J'avais fini par échanger quelques paroles au café avec
deux officiers de la garnison piémontaise; il m'arriva même un jour de faire avec eux une partie de billard;
cela suffit pour inspirer au chef de la police des soupçons graves sur mon
compte.
« — Évidemment, ce jeune musicien français n'est pas venu à Nice pour assister
aux représentations de Matilde di Sabran (le seul ouvrage qu'on y entendît
alors), il ne va jamais au théâtre. Il passe des journées entières dans les
rochers de Villefranche... il attend un signal de quelque vaisseau
révolutionnaire... il ne dîne pas à table d'hôte... pour éviter les insidieuses
conversations des agents secrets. Le voilà qui se lie tout doucement avec les
chefs de nos régiments... il va entamer avec eux les négociations dont il est
chargé au nom de la jeune Italie; cela est clair, la conspiration est flagrante! »
O grand homme! politique profond, tu es délirant, va!
Je suis mandé au bureau de police et interrogé en formes.
— Que faites-vous ici, monsieur?
— Je me rétablis d'une maladie cruelle; je compose, je rêve, je remercie Dieu
d'avoir fait un si beau soleil, une mer si belle, des montagnes si verdoyantes.
— Vous n'êtes pas peintre ?
— Non, monsieur.
— Cependant, on vous voit partout, un album à la main et dessinant beaucoup;
seriez-vous occupé à lever des plans ?
—Oui je lève le plan d'une ouverture du Roi Lear, c'est-à-dire, j'ai levé
ce plan, car le dessin et l'instrumentation en sont terminés; je crois même que
l'entrée en sera formidable!
— Comment l'entrée? qu'est-ce que ce roi Lear?
— Hélas ! monsieur, c'est un vieux bonhomme de roi d'Angleterre.
— D'Angleterre!
— Oui, qui vécut, au dire de Shakespeare, il y a quelque dix-huit cents ans, et qui eut la faiblesse de partager son royaume à deux
filles scélérates qu'il avait, et qui le mirent à la porte quand il n'eut plus
rien à leur donner. Vous voyez qu'il y a peu de rois...
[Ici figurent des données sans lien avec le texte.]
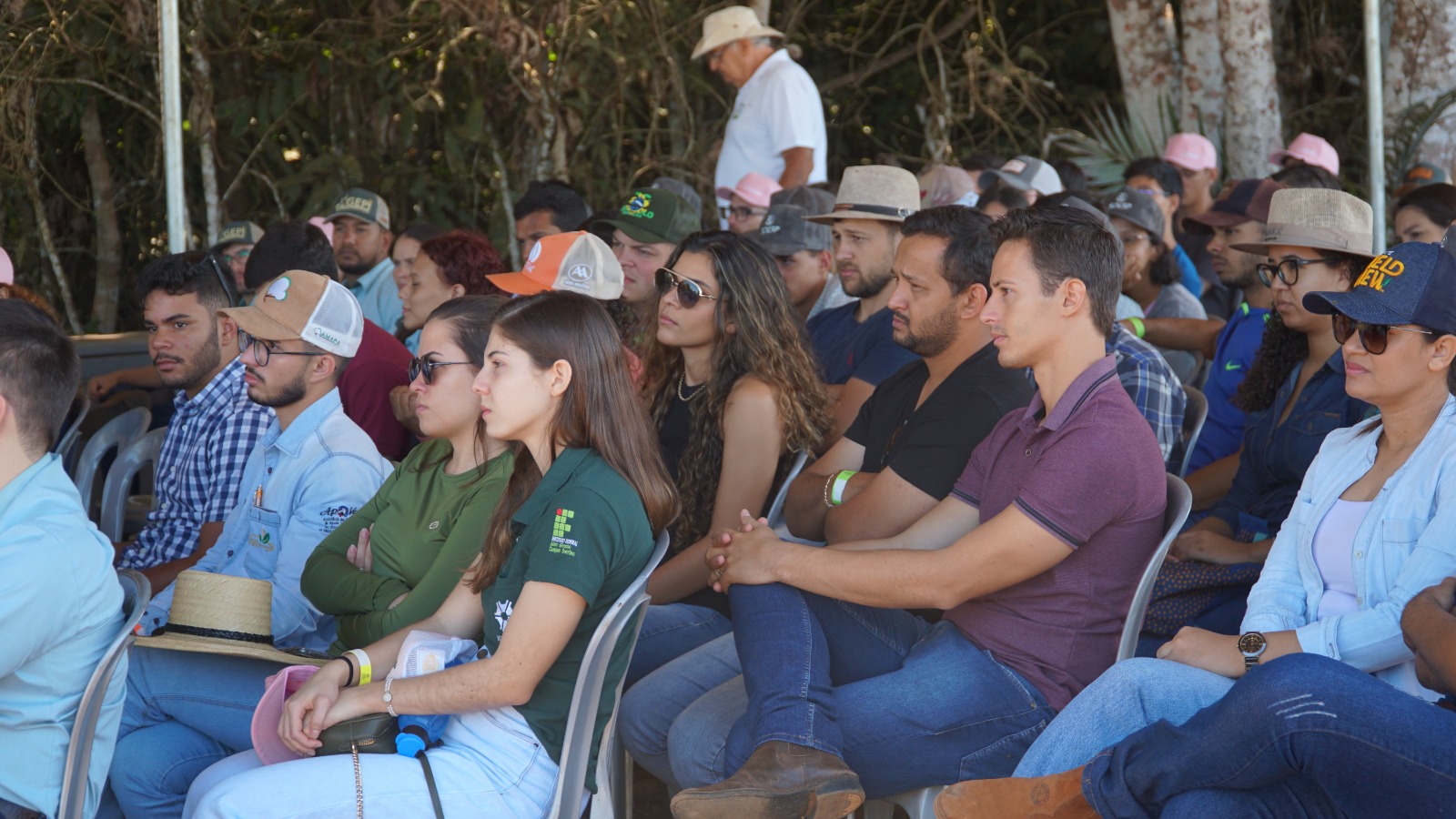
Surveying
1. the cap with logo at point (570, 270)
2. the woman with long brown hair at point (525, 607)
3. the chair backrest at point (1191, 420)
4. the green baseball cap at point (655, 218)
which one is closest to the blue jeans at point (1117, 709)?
the woman with long brown hair at point (525, 607)

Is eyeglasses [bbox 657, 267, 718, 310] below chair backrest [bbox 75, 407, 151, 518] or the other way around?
the other way around

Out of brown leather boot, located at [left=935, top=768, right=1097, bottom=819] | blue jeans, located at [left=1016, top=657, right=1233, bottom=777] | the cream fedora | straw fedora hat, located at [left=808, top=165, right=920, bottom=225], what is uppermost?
the cream fedora

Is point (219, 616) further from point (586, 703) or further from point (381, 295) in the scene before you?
point (381, 295)

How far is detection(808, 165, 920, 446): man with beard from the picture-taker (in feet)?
14.0

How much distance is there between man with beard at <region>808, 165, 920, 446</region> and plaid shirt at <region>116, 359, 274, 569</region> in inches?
65.3

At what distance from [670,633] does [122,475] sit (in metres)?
2.07

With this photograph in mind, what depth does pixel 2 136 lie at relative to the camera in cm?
824

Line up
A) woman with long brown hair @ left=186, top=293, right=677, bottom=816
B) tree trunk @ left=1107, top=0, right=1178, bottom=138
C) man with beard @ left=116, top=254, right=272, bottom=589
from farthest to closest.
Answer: tree trunk @ left=1107, top=0, right=1178, bottom=138, man with beard @ left=116, top=254, right=272, bottom=589, woman with long brown hair @ left=186, top=293, right=677, bottom=816

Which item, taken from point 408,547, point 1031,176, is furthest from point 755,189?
point 408,547

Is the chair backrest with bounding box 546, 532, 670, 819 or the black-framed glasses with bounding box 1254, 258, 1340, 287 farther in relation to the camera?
the black-framed glasses with bounding box 1254, 258, 1340, 287

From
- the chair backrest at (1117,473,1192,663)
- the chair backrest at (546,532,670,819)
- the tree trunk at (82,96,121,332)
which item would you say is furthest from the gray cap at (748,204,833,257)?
the tree trunk at (82,96,121,332)

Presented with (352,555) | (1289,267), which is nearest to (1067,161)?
(1289,267)

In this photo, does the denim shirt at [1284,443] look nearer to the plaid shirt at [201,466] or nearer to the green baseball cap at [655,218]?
the green baseball cap at [655,218]

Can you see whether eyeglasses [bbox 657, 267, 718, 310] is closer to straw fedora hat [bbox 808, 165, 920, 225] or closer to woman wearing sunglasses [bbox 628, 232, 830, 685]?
woman wearing sunglasses [bbox 628, 232, 830, 685]
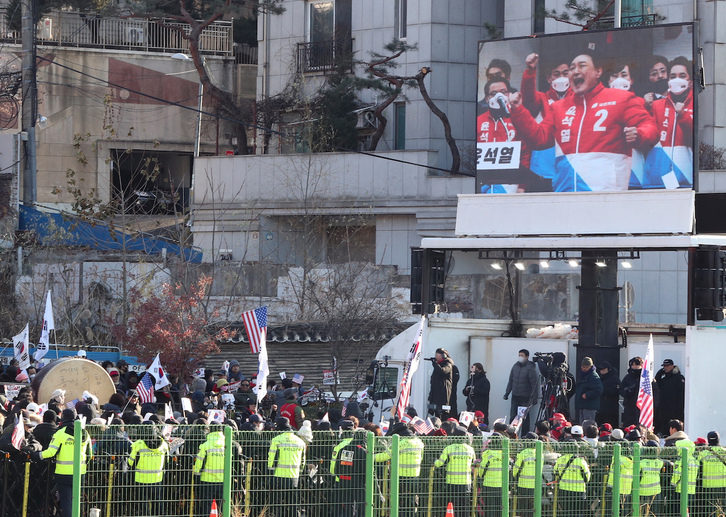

— Ne parlons pas du roi!... Vous entendez par ce mot instrumentation?...
— C'est un terme de musique.
— Toujours ce prétexte! Je sais très bien, monsieur, qu'on ne compose pas ainsi
de la musique sans piano, seulement avec un album et un crayon, en marchant
silencieusement sur les grèves ! Ainsi donc, veuillez me dire où vous comptez
aller, on va vous rendre votre passe-port; vous ne pouvez rester à Nice plus
longtemps.
— Alors, je retournerai à Rome, en composant encore sans piano, avec votre
permission.
Ainsi fut fait. Je quittai Nice le lendemain, fort contre mon gré, il est vrai,
mais le cœur léger et plein d'allegria, et bien vivant et bien guéri. Et
c'est ainsi qu'une fois encore on a vu des pistolets chargés qui ne sont pas
partis.
C'est égal, je crois que ma petite comédie avait un certain intérêt, et c'est
vraiment dommage qu'elle n'ait pas été représentée.